>> Start EXERCISE MATERIALS

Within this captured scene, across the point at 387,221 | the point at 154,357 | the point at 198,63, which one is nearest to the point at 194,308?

>> End EXERCISE MATERIALS
>> Start EXERCISE MATERIALS

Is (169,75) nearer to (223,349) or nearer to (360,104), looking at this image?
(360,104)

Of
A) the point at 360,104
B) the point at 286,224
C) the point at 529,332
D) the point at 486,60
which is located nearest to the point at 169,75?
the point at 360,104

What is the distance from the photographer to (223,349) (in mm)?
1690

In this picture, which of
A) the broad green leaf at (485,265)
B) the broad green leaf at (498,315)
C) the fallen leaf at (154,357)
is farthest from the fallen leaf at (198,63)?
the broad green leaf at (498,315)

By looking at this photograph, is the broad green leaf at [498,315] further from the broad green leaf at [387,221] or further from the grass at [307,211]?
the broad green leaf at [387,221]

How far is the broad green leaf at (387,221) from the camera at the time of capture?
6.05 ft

>> End EXERCISE MATERIALS

__DIRECTIONS__
Display each line of the records above that contains the string "nearest", treating uppercase and lowercase letters as distinct.

__REPLY TO THE TASK__
Within this captured scene, across the point at 387,221 | the point at 154,357 | the point at 198,63, which one is nearest to the point at 194,308?
which is located nearest to the point at 169,75?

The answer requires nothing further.